If the US Federal Reserve brings down its rates closer to 3 percent, BSP policy rate might peak at 6.5 percent in 2023.
BPI still expects the BSP to follow the US Federal Reserve but maintain a 100 to 200 basis point differential with US interest rates. Should this happen, BPI said the BSP’s rates may go down to around 4 percent toward end-2023.
World Bank Senior Economist Ralph van Doorn also told reporters in a briefing on Tuesday that inflation in the Philippines is expected to continue until 2023. This will leave room for the BSP to continue raising interest rates.
Meanwhile, the BSP said the risks for inflation are tilted to the upside next year but would “be broadly balanced for 2024.”
The upside risks, BSP said, include the impact on international food prices of higher fertilizer prices, trade restrictions and adverse global weather conditions.

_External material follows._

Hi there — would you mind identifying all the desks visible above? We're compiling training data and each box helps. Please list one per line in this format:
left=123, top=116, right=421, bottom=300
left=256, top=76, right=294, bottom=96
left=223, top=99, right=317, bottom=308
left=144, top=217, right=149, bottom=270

Other risks: higher food prices from further domestic weather-related disturbances and supply disruptions in key food commodities such as sugar and meat, as well as pending petitions for transport fare hikes.
Reside said one thing that could cool down inflation is the expected slowdown in the increase in oil prices as well as the expected recession overseas.
“Oil prices are already going down and the peso also appears to be stabilizing, so perhaps max 6 months. Appreciation of the peso and higher policy rates on our end will only help bring down inflation,” Reside told BusinessMirror.
The BSP also expects that “inflation is projected to decelerate in the subsequent months due to easing global oil and non-oil prices, negative base effects.”
It said its recent decisions to temper demand through higher interest rates will also help slow down inflation in the coming months.
“The impact of a weaker-than-expected global economic recovery is the primary downside risk to the outlook,” BSP said in a statement on Tuesday.
For its part, the National Economic and Development Authority (Neda) said the Department of Agriculture has expanded the Kadiwa Program, which aims to connect producers to consumers, giving local farmers a higher profit share and consumers, more affordable prices.
The government is also supporting the agriculture sector by implementing programs to lower costs of inputs, provide financial assistance in the form of fuel discounts to farmers and fisherfolks, develop innovations, and strengthen the agricultural value chain.
Meanwhile, Socioeconomic Planning Secretary Arsenio M. Balisacan also highlighted the importance of the government’s digital transformation for a more efficient and faster delivery of services to the people.
“The government is continuously implementing targeted subsidies and discounts to allay the impact of the higher prices of essential goods, especially for the vulnerable sectors and low-income earners of our society,” Balisacan said.
The Department of Budget and Management released P5.2 billion last week to cover the third tranche of the Targeted Cash Transfer (TCT) program of the Department of Social Welfare and Development.
Neda said this covers a total of 9.8 million identified beneficiaries who are most affected by the continuous rise in commodity prices.
The TCT Program grants unconditional cash transfers of P500 per month, for six months, to the most affected households to mitigate the effects of the increase in the prices of fuel and other non-fuel commodities on vulnerable populations.